Since its publication in 1946, George Orwell's fable of a workers' revolution gone wrong has been recognized as a classic of modern political satire. Fuelled by Orwell's intense disillusionment with Soviet Communism, Animal Farm is a nearly perfect piece of writing--both an engaging story and an allegory that actually works.
"All animals are equal, but some animals are more equal than others."
George Orwell’s political commentary through the allegorical ‘fairy tale’ (as emphasised through the first edition title) unfolded upon ‘Animal Farm’ was refused publication many times before becoming available in 1945. With such boldness and unrelenting pace, the novella journeys through the hardships, lies and trials the animal residents endure under the leadership of Napoleon, a brutish pig with dog soldiers.

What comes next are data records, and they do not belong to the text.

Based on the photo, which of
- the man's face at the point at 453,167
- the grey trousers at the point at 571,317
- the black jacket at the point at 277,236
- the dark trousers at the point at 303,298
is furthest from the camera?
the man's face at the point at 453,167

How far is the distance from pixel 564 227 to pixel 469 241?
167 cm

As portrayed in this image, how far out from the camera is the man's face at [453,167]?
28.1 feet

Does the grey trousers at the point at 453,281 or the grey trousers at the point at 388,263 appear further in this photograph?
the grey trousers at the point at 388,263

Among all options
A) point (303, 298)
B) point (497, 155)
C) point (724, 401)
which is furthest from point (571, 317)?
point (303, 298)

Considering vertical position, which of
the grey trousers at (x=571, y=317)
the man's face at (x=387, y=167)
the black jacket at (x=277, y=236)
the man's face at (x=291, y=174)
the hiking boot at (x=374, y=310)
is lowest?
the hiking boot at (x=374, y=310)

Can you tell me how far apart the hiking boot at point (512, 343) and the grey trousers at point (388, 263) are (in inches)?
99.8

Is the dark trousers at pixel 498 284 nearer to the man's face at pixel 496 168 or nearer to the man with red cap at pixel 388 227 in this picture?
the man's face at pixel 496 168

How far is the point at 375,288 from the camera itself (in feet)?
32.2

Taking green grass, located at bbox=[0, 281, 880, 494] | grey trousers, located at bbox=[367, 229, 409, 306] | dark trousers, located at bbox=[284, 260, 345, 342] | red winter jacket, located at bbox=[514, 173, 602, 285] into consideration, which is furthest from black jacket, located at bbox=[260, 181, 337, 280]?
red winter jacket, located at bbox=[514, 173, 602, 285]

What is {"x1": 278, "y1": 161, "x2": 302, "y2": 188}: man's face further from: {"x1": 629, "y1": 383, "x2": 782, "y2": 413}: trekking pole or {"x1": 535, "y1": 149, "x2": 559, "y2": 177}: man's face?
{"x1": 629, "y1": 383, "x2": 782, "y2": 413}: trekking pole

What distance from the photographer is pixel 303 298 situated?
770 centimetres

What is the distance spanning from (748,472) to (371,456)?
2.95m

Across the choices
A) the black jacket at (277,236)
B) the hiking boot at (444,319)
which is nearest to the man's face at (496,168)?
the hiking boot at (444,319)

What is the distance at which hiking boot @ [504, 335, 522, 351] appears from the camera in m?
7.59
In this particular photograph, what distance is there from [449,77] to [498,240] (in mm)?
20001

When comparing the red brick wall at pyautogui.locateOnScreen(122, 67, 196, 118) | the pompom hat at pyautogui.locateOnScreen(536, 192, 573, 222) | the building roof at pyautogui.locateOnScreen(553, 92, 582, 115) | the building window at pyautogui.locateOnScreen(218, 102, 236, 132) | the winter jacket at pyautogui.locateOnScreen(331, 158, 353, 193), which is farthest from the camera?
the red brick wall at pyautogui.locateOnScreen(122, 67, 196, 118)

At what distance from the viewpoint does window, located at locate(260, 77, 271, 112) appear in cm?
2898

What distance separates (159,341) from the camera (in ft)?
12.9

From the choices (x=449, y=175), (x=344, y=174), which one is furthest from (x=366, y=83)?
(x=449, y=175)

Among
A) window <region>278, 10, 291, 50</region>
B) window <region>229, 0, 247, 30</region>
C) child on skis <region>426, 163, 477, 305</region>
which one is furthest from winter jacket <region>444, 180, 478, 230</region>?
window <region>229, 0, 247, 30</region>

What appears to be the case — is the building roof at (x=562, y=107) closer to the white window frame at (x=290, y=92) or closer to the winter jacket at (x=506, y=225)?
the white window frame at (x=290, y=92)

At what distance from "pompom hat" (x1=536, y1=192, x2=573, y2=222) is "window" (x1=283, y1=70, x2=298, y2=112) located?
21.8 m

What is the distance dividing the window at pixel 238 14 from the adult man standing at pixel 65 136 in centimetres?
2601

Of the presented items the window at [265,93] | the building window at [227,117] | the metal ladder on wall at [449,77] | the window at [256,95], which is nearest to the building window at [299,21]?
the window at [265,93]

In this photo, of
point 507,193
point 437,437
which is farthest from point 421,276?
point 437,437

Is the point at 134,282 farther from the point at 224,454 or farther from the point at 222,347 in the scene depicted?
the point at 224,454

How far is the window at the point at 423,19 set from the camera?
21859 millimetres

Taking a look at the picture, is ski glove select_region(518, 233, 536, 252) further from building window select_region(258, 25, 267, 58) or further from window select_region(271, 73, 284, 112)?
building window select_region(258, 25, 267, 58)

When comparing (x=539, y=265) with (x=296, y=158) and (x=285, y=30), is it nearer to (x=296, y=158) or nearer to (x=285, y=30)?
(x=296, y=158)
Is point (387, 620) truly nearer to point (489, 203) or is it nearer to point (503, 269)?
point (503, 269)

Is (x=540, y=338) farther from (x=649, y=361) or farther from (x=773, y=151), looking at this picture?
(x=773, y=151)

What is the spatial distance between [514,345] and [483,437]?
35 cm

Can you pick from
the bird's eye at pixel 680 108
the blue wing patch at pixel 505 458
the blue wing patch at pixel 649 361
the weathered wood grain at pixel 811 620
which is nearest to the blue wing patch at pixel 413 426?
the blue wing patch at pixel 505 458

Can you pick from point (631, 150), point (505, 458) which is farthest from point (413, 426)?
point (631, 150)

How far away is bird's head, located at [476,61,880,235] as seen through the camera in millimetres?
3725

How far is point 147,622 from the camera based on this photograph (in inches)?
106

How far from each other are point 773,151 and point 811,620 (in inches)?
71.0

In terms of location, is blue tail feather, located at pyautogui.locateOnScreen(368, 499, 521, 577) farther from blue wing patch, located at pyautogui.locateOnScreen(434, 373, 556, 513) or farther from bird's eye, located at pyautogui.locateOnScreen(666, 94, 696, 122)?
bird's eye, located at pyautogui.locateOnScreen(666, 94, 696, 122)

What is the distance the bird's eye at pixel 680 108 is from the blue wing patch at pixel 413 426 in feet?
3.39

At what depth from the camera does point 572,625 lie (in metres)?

Beginning with a dying pig named Old Major, the animals are taught a revolutionary song ritualistically sung, ‘Beast of England’, which will ultimately bring about the end of human rule on the farm and let animals become free of their slavery. However, work still needs to be done for the animals to feed, and the lies begin from the mouths of the pigs as they manipulate their less intelligent, and more so gullible, fellow animals into thinking that pigs work as hard they do with all their thinking and use of their brains. Orwell sends the optimistic tone into a downward spiral as greed and power corrupt the pig leaders causing them to abuse their workers but convince them otherwise. George Orwell consistently attends to each of the animals and their roles in the new animal society, developing them in pace with the narrative and concluding them well for the final spectacle through the farmhouse window.
Outdated or not, the humour remains and it is still considered one of the finest books to date. With contextual knowledge on Stalin or not, this is still worth reading and will be for a long time to come.